***** PROVIDED INFORMATION *****

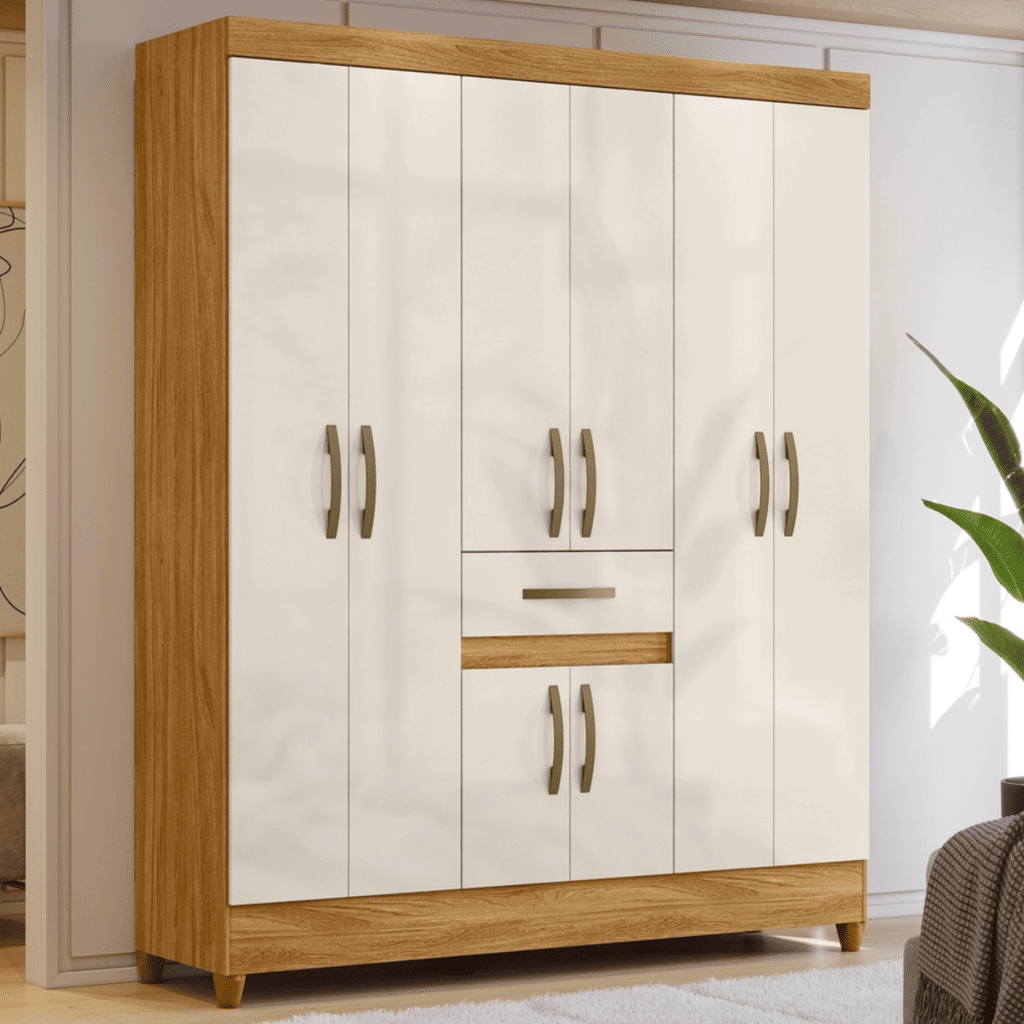 Guarda-Roupa Solteiro 6 Portas Moval Portugal Freijó/Off White Guarda-Roupa Solteiro 6 Portas Moval Portugal Freijó/Off White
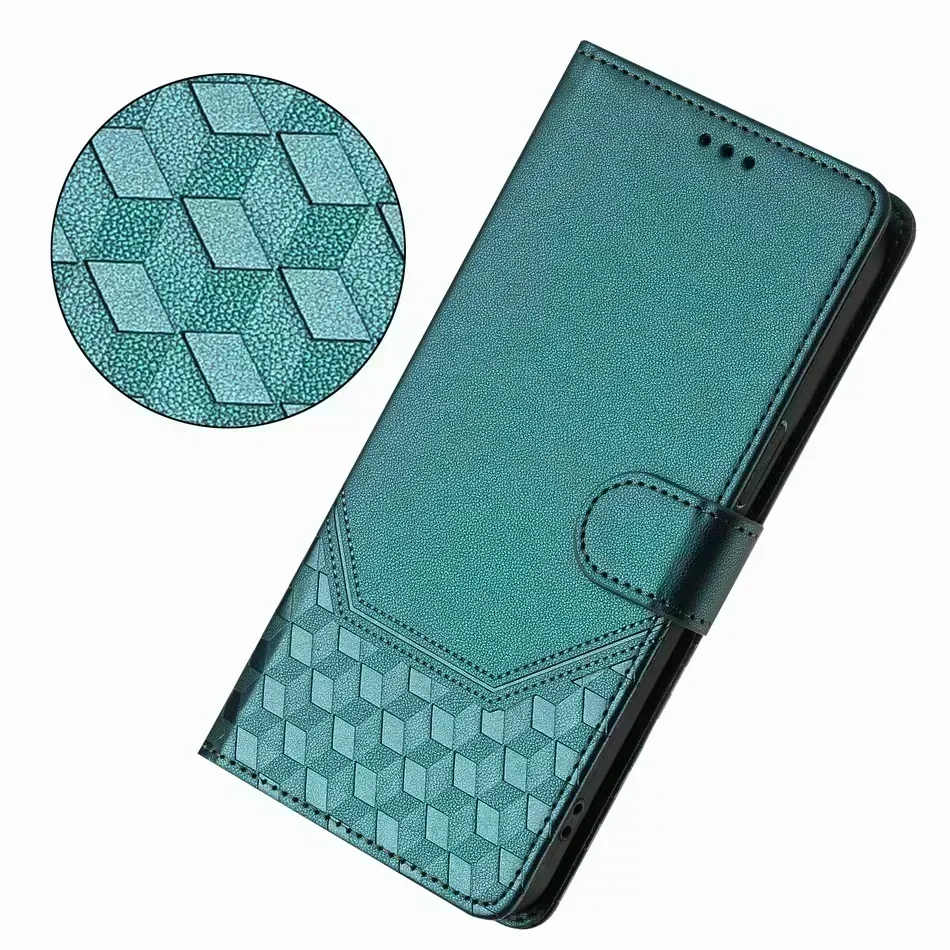 Honeycomb Textured Wallet Stand Phone Case with Enhanced Protection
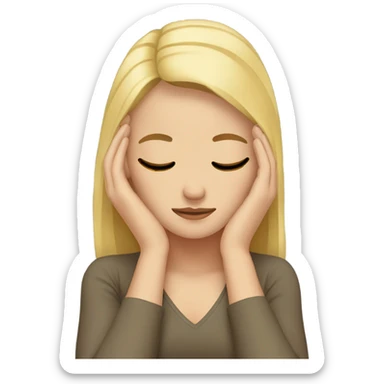 Blonde girl with headache hands on head  sticker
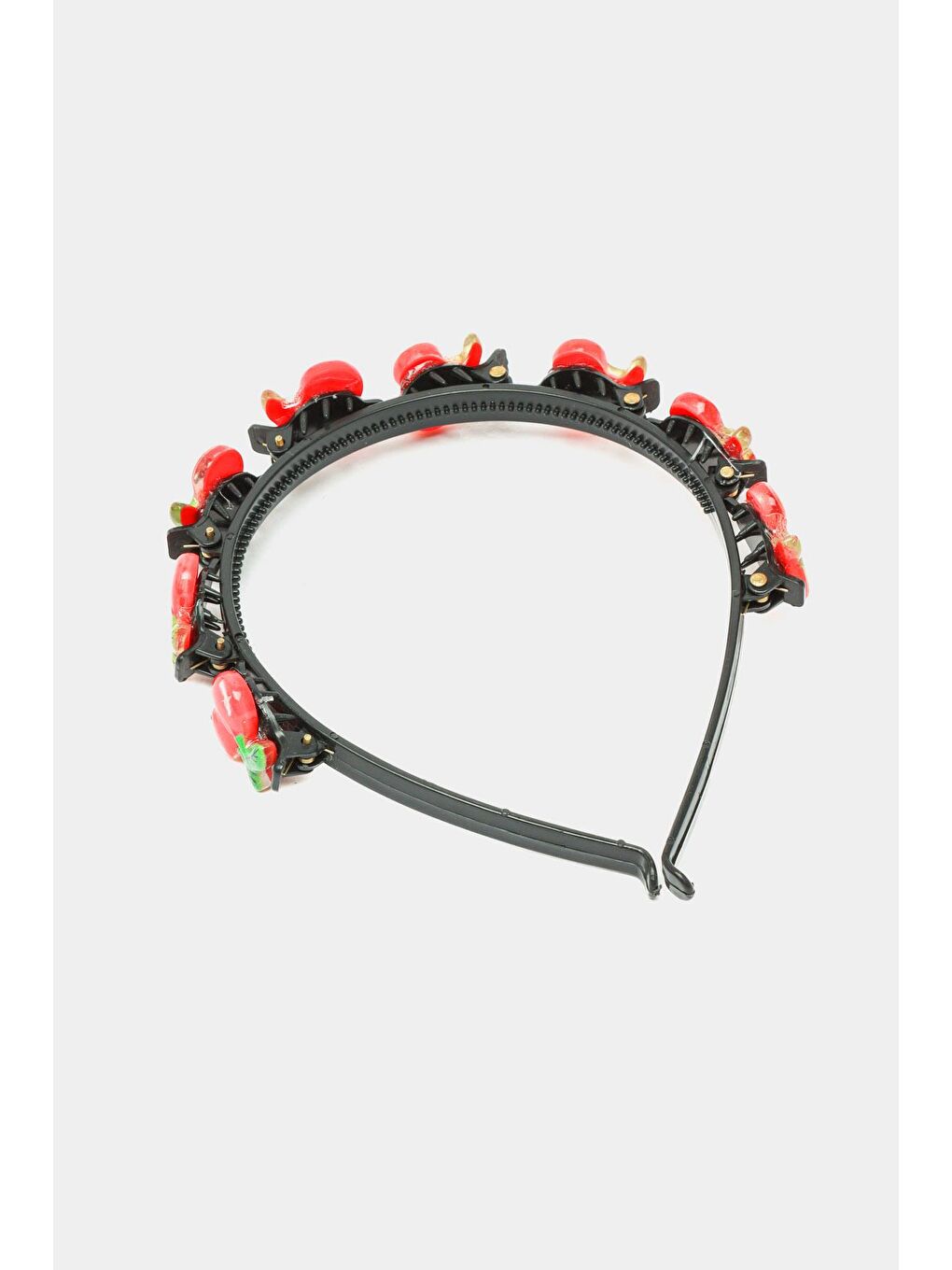 Siyah Kiraz Figürlü Mandallı Saç Bükücü Çocuk Taç-4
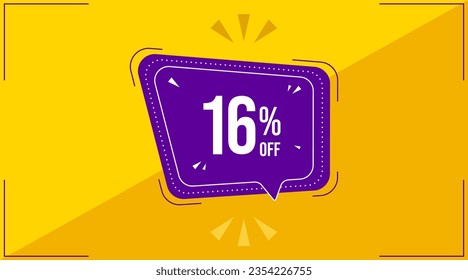 16 percent, sixteen percent. Discount banner shape. Sale coupon purple bubble icon. Special offer badge. Yellow abstract background. Modern concept design. Banner with offer badge. Vector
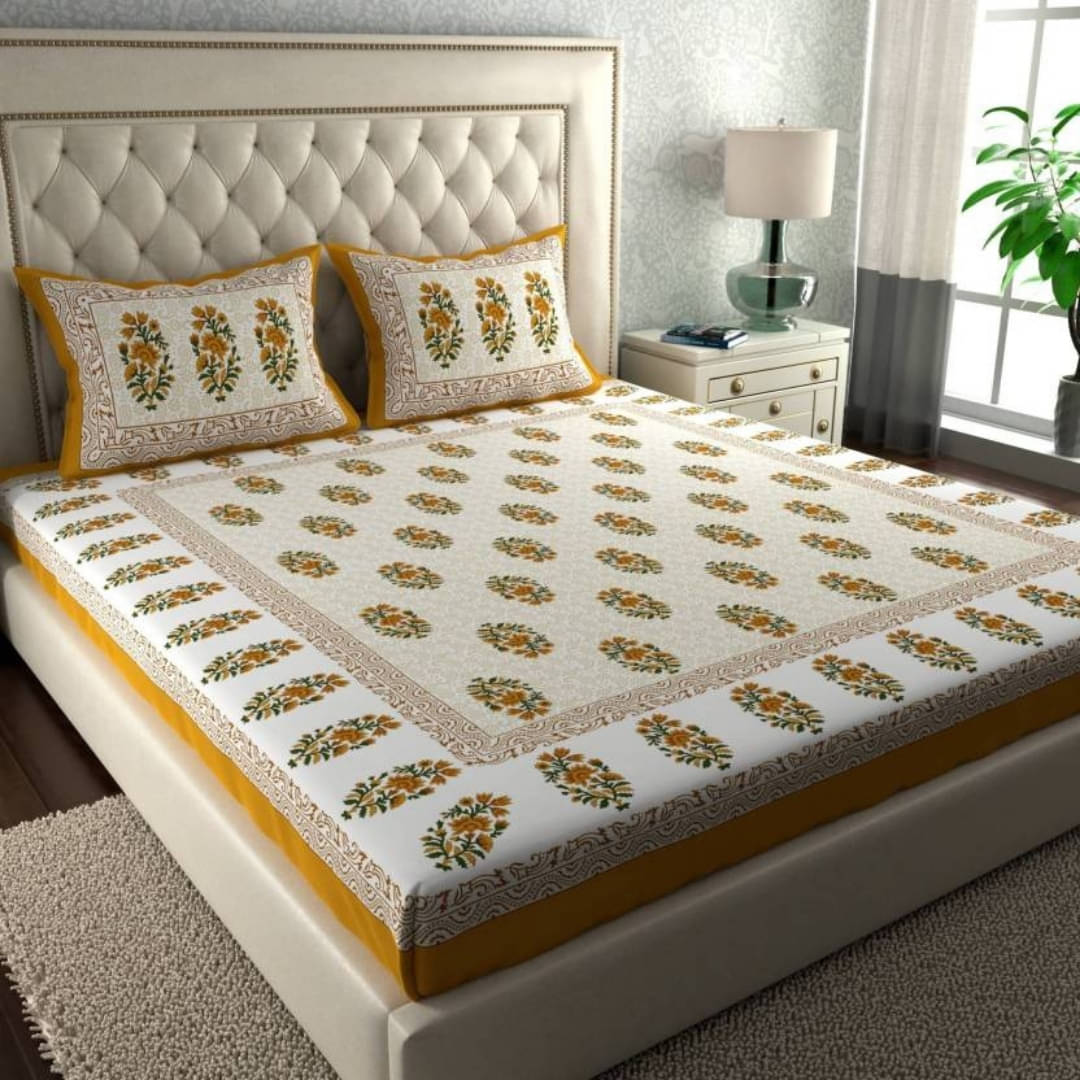     			COZYKO Cotton 1 Double Bedsheet with 2 Pillow Covers ( Yellow )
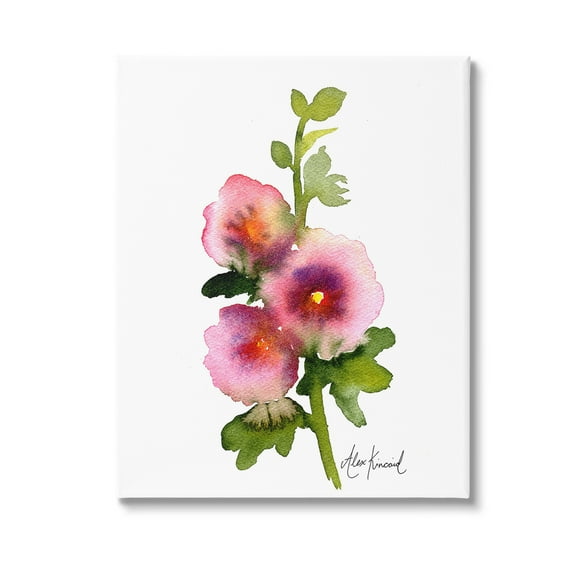 Stupell Industries Pink Watercolor Flowers Botanical & Floral Painting Gallery Wrapped Canvas Art Print Wall Art, 36 x 48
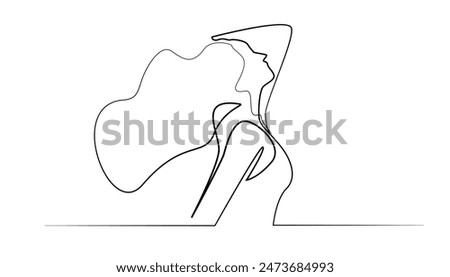 line art of beautiful haired woman.one line vector drawing of woman with beautiful flowing hair.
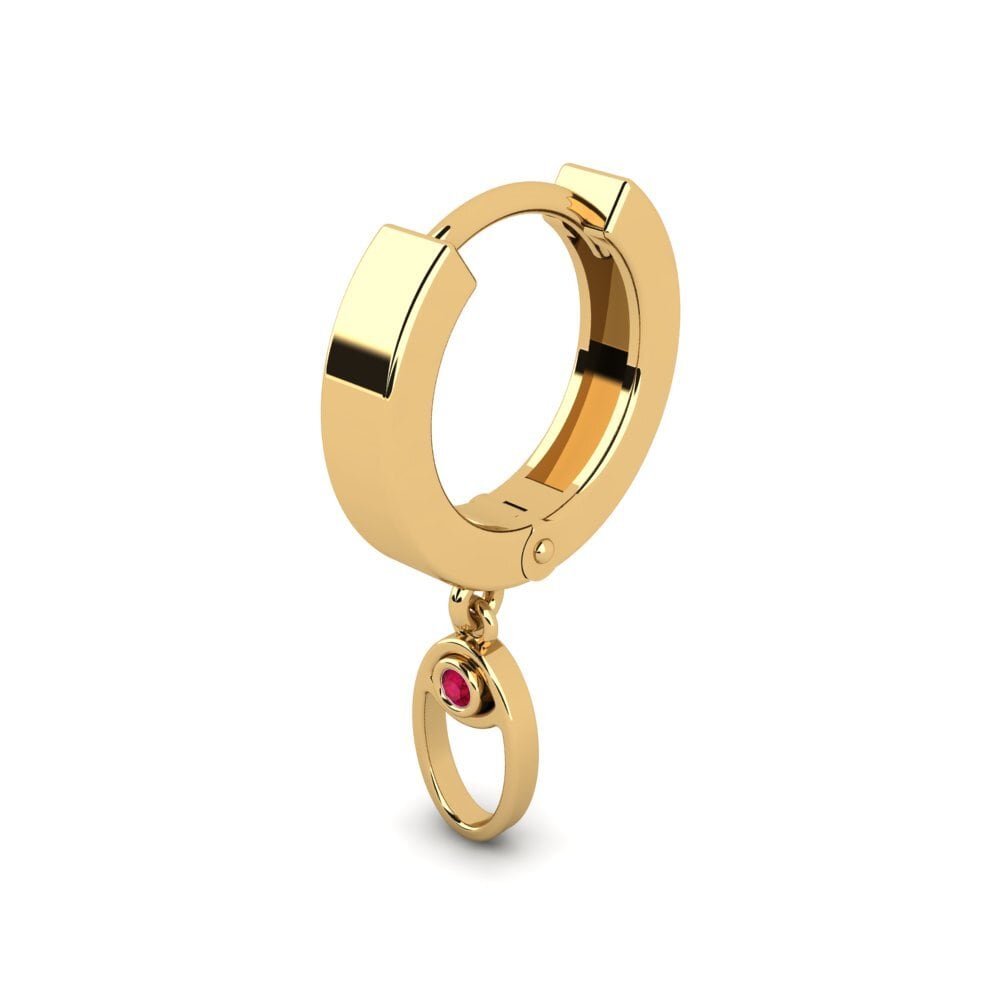 9ct Yellow Gold Ruby Men's Earring Argali
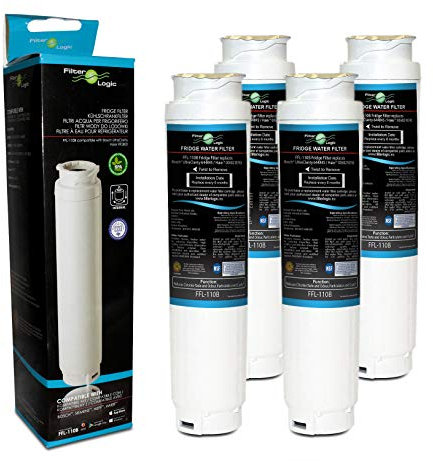 FilterLogic FFL-110B Fridge Water Filter Compatible with UltraClarity 00740560, 740560/644845 for BOSCH, SIEMENS, Neff, Gaggenau, Miele, HAIER 0060820860, RF-2800-13, SUPCO WF299 (4 Pack)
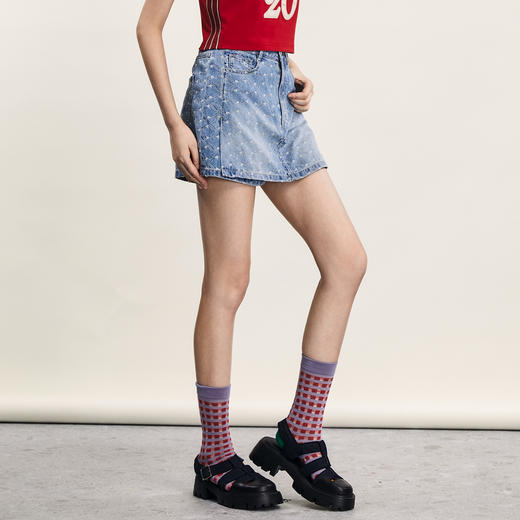 谜底牛仔裤短裤女2024夏季新品复古百搭老花牛仔直筒裤242MK0591 商品图1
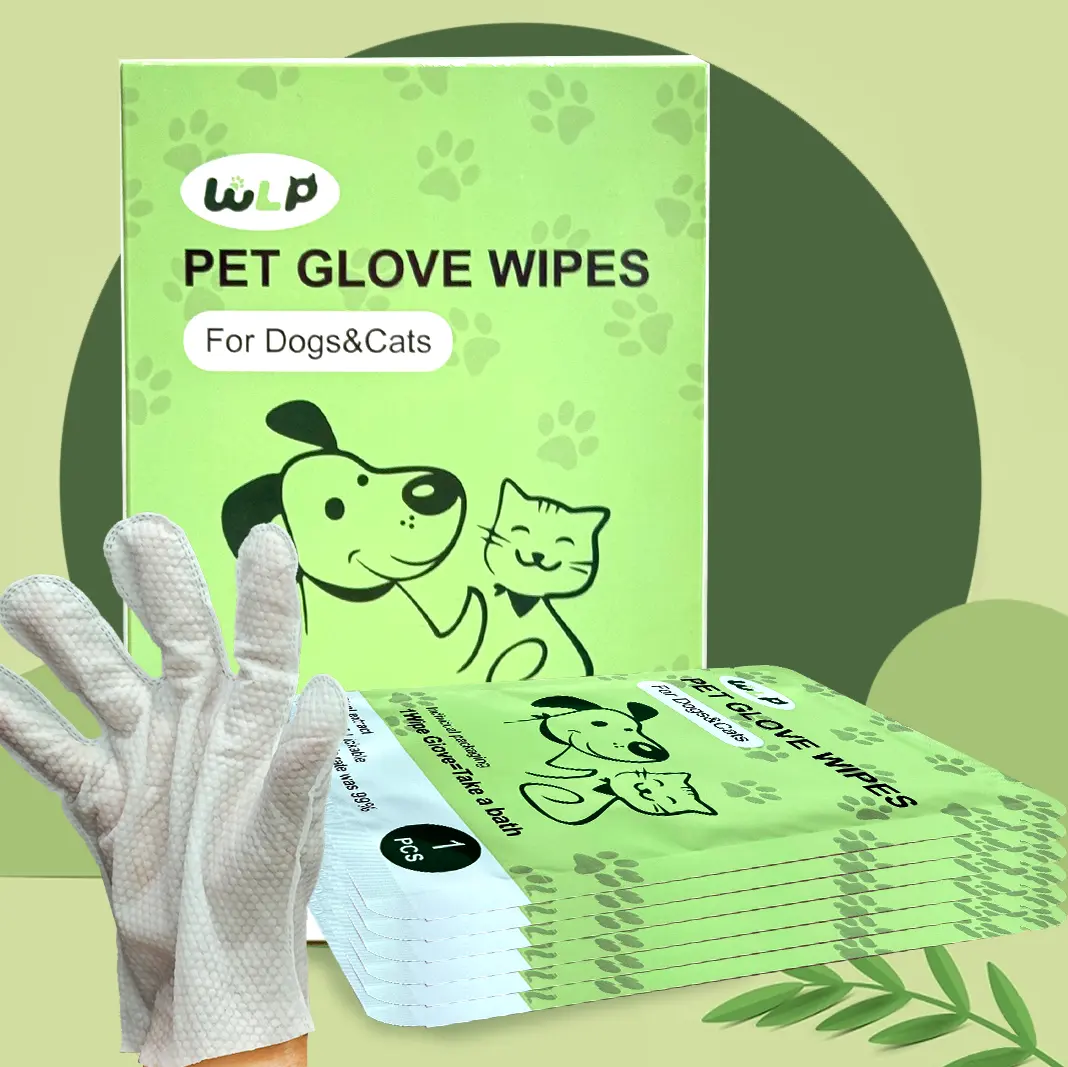 We Love Pets : Pet Glove Wipes for Dogs and Cats, Individual Packaging, Hyposensitive, Disposable No-Rinse Grooming, Nourishes Coat, For Daily Care and Travel, 6 PCS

*****

Pictures are to be left out; please print the rest of the records above word for word.

# RESPONSE AREA:
 Guarda-Roupa Solteiro 6 Portas Moval Portugal Freijó/Off White Guarda-Roupa Solteiro 6 Portas Moval Portugal Freijó/Off White
 Honeycomb Textured Wallet Stand Phone Case with Enhanced Protection
 Blonde girl with headache hands on head  sticker
 Siyah Kiraz Figürlü Mandallı Saç Bükücü Çocuk Taç-4
 16 percent, sixteen percent. Discount banner shape. Sale coupon purple bubble icon. Special offer badge. Yellow abstract background. Modern concept design. Banner with offer badge. Vector
     			COZYKO Cotton 1 Double Bedsheet with 2 Pillow Covers ( Yellow )
 Stupell Industries Pink Watercolor Flowers Botanical & Floral Painting Gallery Wrapped Canvas Art Print Wall Art, 36 x 48
 line art of beautiful haired woman.one line vector drawing of woman with beautiful flowing hair.
 9ct Yellow Gold Ruby Men's Earring Argali
 FilterLogic FFL-110B Fridge Water Filter Compatible with UltraClarity 00740560, 740560/644845 for BOSCH, SIEMENS, Neff, Gaggenau, Miele, HAIER 0060820860, RF-2800-13, SUPCO WF299 (4 Pack)
 谜底牛仔裤短裤女2024夏季新品复古百搭老花牛仔直筒裤242MK0591 商品图1
 We Love Pets : Pet Glove Wipes for Dogs and Cats, Individual Packaging, Hyposensitive, Disposable No-Rinse Grooming, Nourishes Coat, For Daily Care and Travel, 6 PCS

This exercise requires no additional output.